11 of 12 people found the following review helpful:
5.0 out of 5 stars Octogenarian writes relevant book on 'modern relationships' shock!, 23 Nov 2006
Given that this author is well into his eighties and has spent the last four decades or so cloistered as a prof in Leeds University's funnily shaped lecture theatres you might be forgiven for not expecting much from a book on a subject which is already straining under the weight of a hundred other irritatingly smug and patronisingly knowing alternatives. Certainly, if anyone had told me - a 'metrosexual' 'twentysomething' no less - that such a book would soon become one of the few things over which I reserve the right to annoy my friends by repeatedly recommending I would have probably offered to read it and then eat the pages if I agreed with them.

Despite initial academic appearances however, this book is by any standards a worthy rumination. Bauman is one of the few academics in the world who manages to write with half an ounce of either wit or pathos, and this particular offering sees him toning down the impressive reference points (opening quotes from Baudelaire aside) and allowing himself to be a little more literary. Also, unlike similar books to be found in the 'self-help' section of the library, his sociological mind keeps him well aware that adressing a book on the subject of love is frankly ridiculous if it's all about you, you and you. This point in particular is worth noting because it allows him to flip from romance to asylum seekers without even seeming to change subjects. (Definately a question you're unlikely to find cropping up in Neil Strauss books: 'When trying to get in a lady's pants remember to consider the genocide in Darfur'? It doesn't seem to fit somehow.) On the whole it's a fairly good entry point for the layman into Bauman's oevre as a whole too; just don't expect any savvy 21st century advice if you pick up Modernity and the Holocaust (not of this sort anyway).

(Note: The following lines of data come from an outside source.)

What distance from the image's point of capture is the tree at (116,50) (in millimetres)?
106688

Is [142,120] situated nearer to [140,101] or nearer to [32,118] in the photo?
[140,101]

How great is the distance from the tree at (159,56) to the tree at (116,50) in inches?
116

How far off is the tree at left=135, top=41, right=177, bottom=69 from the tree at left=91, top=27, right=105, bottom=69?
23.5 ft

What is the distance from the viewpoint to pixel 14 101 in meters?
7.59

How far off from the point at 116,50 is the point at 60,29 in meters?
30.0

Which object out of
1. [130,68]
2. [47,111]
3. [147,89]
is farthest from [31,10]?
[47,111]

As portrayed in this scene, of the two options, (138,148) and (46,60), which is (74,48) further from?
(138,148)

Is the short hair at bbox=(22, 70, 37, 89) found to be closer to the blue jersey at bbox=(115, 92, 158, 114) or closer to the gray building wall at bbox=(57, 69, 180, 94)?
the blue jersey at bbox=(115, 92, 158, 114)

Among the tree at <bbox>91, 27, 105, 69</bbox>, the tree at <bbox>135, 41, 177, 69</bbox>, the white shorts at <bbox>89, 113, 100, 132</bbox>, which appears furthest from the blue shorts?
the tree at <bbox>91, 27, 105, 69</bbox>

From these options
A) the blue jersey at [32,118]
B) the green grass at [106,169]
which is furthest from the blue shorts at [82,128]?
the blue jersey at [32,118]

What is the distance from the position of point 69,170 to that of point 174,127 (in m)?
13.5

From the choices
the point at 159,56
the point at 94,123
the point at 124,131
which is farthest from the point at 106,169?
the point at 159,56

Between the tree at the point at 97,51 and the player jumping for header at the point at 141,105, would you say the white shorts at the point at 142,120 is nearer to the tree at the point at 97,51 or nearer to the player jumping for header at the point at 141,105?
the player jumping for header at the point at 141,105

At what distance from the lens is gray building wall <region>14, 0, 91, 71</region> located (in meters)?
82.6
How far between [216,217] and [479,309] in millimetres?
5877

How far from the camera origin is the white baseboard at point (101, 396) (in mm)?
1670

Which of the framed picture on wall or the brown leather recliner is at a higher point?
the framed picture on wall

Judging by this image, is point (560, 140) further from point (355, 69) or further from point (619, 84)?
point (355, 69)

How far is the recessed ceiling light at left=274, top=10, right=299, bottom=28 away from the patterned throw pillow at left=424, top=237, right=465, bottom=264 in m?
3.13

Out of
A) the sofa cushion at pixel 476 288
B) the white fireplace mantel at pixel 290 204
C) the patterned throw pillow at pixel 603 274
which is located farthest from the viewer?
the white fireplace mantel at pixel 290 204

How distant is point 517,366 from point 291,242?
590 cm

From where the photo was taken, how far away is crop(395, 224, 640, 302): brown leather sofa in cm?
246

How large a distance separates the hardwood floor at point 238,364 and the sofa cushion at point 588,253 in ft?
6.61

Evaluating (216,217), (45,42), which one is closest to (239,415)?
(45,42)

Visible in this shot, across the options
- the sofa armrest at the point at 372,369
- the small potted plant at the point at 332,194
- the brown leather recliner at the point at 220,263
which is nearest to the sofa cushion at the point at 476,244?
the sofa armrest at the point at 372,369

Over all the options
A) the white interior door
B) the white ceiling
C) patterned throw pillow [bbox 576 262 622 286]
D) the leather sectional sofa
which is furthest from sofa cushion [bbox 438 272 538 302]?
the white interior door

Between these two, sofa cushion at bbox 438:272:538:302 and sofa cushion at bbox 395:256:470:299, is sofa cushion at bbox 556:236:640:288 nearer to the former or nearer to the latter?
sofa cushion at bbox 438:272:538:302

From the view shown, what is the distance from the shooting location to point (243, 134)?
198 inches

The only word of warning is perhaps that, I've heard it said, Bauman is an inveterate passimist. I don't know how well that holds up personally. He's elegiac here, without doubt, but he's more affected, I think, by a refusal to give in to naive optimism - and hence a refusal to stop hoping for better. A little like one of his heroes, Emmanuel Levinas, says: the truly human life is never really satisfied.